With respect to the third prong, the Court analyzed the potentially conflicting emphases of the Federal Arbitration Act (the “FAA”) and the Bankruptcy Code. The Court noted that the Bankruptcy Code greatly favors centralization of claims. Specifically, chapter 11 is designed to facilitate a timely, cost-efficient resolution of claims against a debtor, in part by deterring gamesmanship among creditors and producing legally consistent results across claims. The Court emphasized that a timely and cost-efficient resolution of claims can be critical to a debtor’s success as well as the maximization of value for all creditors. Accordingly, the Bankruptcy Code stays all civil proceedings against the debtor for the duration of the bankruptcy, and at the same time provides bankruptcy courts with original and exclusive jurisdiction over the bankruptcy case, and original and non-exclusive jurisdiction over related civil proceedings.

Important policy considerations such as efficiency and fairness underlie the FAA as well, but in the broader context of commerce. In Dean Witter Reynolds Inc. v. Byrd, the U.S. Supreme Court recognized that the FAA requires the rigorous enforcement of arbitration agreements. 470 U.S. 213, 221 (1985). And in Shearson/American Exp., Inc. v. McMahon, the Supreme Court held that the FAA’s mandate may be overridden only “by a contrary congressional command.” 482 U.S. 220, 226 (1987). The Bankruptcy Court noted that several courts held that the characterization of a claim as constitutionally core is indicative of Congressional intent to limit arbitration.

In the context of bankruptcy proceedings, a cause of action is constitutionally core when it stems from the bankruptcy itself or would necessarily be resolved in the claims allowance process. Thus, with respect to constitutionally core proceedings, the bankruptcy court has the discretion to retain the proceeding and refuse to enforce the parties’ arbitration agreement, but its discretion is far more limited with respect to non-core proceedings. In this case, the Court held that the Bankruptcy Claims were non-arbitrable because they would not exist absent the bankruptcy case and thus extended from the bankruptcy itself. The Court recognized that a debtor may be able to plead an action in a way that transforms certain pure state law claims into claims under the Bankruptcy Code but found that those concerns were not warranted in this case.
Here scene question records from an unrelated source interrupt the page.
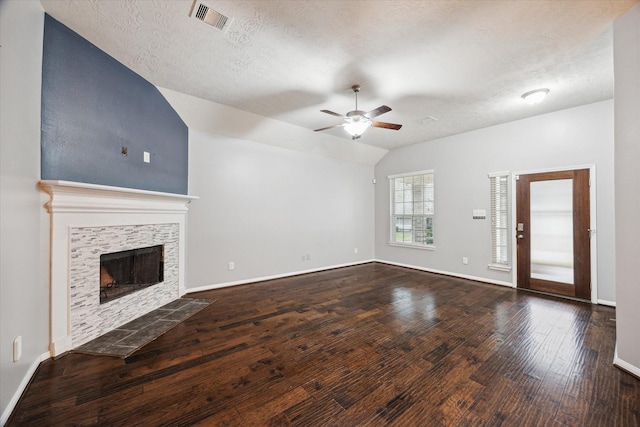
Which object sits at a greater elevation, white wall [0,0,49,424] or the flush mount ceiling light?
the flush mount ceiling light

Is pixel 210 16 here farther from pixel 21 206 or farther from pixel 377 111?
pixel 21 206

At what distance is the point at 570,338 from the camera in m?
2.55

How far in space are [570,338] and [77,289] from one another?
16.1 ft

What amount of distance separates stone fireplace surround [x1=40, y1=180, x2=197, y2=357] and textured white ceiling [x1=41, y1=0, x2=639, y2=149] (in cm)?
147

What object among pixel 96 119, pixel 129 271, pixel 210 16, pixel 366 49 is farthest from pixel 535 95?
pixel 129 271

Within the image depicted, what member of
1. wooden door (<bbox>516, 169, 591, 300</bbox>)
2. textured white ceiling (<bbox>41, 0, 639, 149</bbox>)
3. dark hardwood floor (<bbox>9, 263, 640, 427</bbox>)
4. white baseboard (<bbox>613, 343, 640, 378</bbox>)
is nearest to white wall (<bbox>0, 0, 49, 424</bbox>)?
dark hardwood floor (<bbox>9, 263, 640, 427</bbox>)

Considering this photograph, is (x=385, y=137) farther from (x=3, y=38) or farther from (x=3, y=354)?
(x=3, y=354)

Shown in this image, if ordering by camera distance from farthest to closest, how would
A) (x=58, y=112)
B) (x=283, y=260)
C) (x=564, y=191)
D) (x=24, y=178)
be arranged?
(x=283, y=260) < (x=564, y=191) < (x=58, y=112) < (x=24, y=178)

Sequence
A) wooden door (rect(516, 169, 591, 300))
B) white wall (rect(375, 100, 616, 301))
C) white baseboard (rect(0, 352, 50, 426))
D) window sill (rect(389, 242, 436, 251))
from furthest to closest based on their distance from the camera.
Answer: window sill (rect(389, 242, 436, 251))
wooden door (rect(516, 169, 591, 300))
white wall (rect(375, 100, 616, 301))
white baseboard (rect(0, 352, 50, 426))

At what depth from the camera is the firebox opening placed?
8.78 ft

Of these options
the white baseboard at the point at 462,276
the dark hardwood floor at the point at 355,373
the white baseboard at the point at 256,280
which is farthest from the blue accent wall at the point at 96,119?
the white baseboard at the point at 462,276

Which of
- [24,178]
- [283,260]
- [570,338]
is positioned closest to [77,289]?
[24,178]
Because the FDCPA Non-Bankruptcy Claims and the Contract Claims were claims that existed prior to and independently of the bankruptcy proceedings, the Court held that these categories of claims were non-core and lifted the stay to allow the arbitration proceedings to continue.
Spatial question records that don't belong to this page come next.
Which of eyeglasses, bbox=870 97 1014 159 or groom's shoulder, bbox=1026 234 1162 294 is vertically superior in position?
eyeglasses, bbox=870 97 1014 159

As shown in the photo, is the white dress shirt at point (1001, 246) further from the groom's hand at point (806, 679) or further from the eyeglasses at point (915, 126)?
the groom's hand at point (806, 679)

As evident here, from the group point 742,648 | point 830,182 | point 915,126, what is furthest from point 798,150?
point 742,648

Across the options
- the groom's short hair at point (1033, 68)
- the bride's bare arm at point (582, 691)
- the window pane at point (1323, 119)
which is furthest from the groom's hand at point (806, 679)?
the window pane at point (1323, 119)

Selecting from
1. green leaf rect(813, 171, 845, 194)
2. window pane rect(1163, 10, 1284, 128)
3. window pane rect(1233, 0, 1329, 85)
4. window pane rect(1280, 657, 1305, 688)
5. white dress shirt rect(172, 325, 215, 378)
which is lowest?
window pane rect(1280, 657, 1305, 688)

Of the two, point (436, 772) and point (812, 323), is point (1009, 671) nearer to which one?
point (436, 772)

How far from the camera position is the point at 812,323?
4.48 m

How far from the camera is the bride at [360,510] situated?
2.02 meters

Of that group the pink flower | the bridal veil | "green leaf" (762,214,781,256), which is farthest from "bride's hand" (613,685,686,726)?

Finally, the Court decided to temporarily stay the proceedings with respect to the Bankruptcy Claims since some of the Contract Claims intersected with the Bankruptcy Claims and the Court was wary of conflicting results. It noted that taking account of the policies underlying the FAA and the Bankruptcy Code, if the Court was not bound by clear Fourth Circuit precedent regarding the arbitrability of non-core claims, the Court would have likely reached a very different result. Similarly, the Court stated that if the bankruptcy case had been filed prior to either party invoking the arbitration clause, the Court might have stayed the arbitration proceeding pending resolution of the Bankruptcy Claims first.

Takeaways

Bankruptcy Courts are generally reluctant to stay arbitration proceedings. This is so because of the unique concerns underlying the FAA’s strong presumption in favor of arbitration. A bankruptcy court, however, has solid grounds to deny arbitration of core bankruptcy claims, even where the claims are related to the non-core claims to be decided in arbitration. Further, when a set of related claims is bifurcated into those to be decided through arbitration and those that the bankruptcy court will decide, which forum proceeds first may very well depend on whether the arbitration proceeding or the bankruptcy petition was filed first.